** begin **

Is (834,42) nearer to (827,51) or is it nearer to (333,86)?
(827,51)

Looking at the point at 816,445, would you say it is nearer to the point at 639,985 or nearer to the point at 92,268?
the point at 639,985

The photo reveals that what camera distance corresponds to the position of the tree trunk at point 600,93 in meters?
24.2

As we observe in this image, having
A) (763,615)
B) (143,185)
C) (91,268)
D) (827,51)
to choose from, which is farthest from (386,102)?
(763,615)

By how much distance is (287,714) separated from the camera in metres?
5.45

** end **
** begin **

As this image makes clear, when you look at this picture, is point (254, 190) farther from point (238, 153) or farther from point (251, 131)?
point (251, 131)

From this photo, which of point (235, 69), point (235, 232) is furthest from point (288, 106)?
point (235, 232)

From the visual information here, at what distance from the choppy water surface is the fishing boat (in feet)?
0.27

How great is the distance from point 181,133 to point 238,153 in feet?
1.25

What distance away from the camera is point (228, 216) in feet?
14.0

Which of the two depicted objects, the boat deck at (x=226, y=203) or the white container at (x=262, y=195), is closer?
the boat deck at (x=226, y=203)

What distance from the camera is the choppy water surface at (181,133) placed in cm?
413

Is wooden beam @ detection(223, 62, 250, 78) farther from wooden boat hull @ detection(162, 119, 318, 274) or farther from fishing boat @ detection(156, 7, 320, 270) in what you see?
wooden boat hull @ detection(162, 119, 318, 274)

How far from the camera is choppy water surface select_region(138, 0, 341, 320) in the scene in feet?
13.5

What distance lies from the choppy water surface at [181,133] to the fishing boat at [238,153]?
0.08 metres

** end **
** begin **

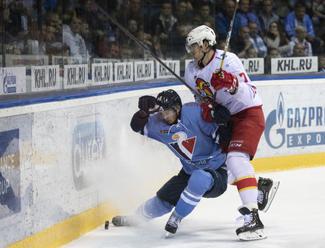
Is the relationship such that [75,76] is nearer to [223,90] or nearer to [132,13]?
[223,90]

** end **

Work to do = Count the lines of the records that contain the string "surface", treating uppercase and lowercase as different. Give only the number.

Solution = 4